"'An' I shall be a player, too' ... says Willy Shakespeare"

But for Will Shakespeare the curtain had risen on a new world, a world of giant, of hero, of story, a world of glitter, of pageant, of scarlet and purple and gold. And now henceforth the flagstoned floor about the chimney was a stage upon which Mother and Brother and Kitty, the maid, at little Will's bidding, with Will himself, played a part; a stage where Virtue, in other words Will with the parcel-gilt goblet upside down upon his head for crown, ever triumphed over Vice, in the person of dull Kitty, with her knitting on the stool; or where, according to the play, in turn, Noah or Abraham or Jesus Christ walked in Heaven, while Herod or Pilate, Cain or Judas, burned in yawning Hell.


VI

But as spring came, the garden offered a broader stage for life.
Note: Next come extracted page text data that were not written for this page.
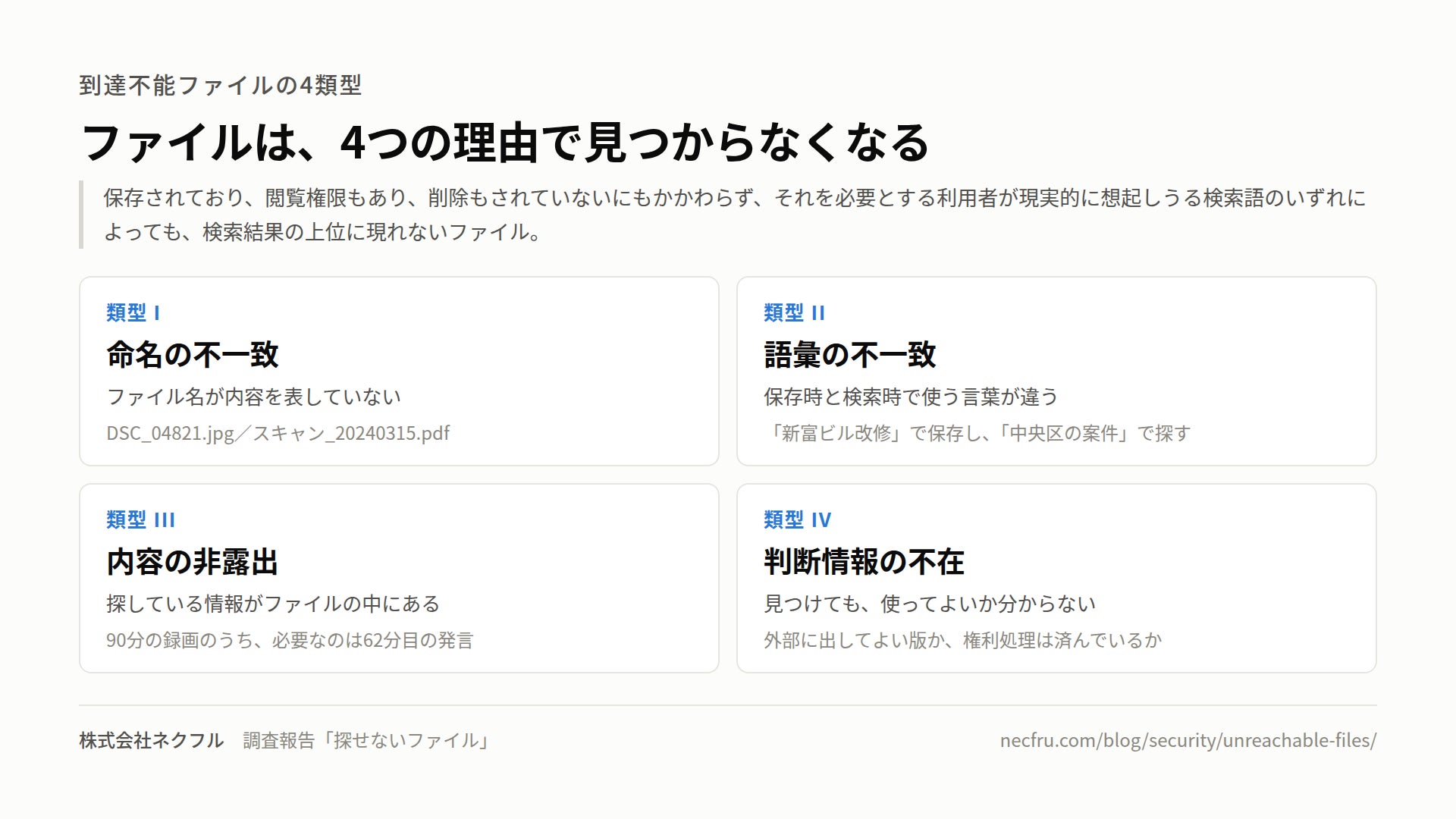 到達不能ファイルの4類型

ファイルは、4つの理由で見つからなくなる

保存されており、閲覧権限もあり、削除もされていないにもかかわらず、それを必要とする利用者が現実的に想起しうる検索語のいずれによっても、検索結果の上位に現れないファイル。

類型 I

命名の不一致

ファイル名が内容を表していない

DSC_04821.jpg／スキャン_20240315.pdf

類型 II

語彙の不一致

保存時と検索時で使う言葉が違う

「新富ビル改修」で保存し、「中央区の案件」で探す

類型 III

内容の非露出

探している情報がファイルの中にある

90分の録画のうち、必要なのは62分目の発言

類型 IV

判断情報の不在

見つけても、使ってよいか分からない

外部に出してよい版か、権利処理は済んでいるか

株式会社ネクフル 調査報告「探せないファイル」

necfru.com/blog/security/unreachable-files/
The Shakespeare house was in Henley Street, and a fine house it was—too fine, some held, for a man in John Shakespeare's circumstances—two-storied, of timber and plaster, with dormer-windows and a penthouse over its door. And like its neighbors, the house stood with a yard at the side, and behind, a garden of flowers and fruit and herbs. And here the boy played the warm days through, his mother stepping now and then to the lattice window to see what he was about. And, gazing, often she saw him through tears, because of a yearning love over him, the more because of the two children dead before his coming.

"His mother stepping now and then to the lattice window ..."

And Will, seeing her there, would tear into the house and drag her by the hand forth into the sweet, rain-washed air.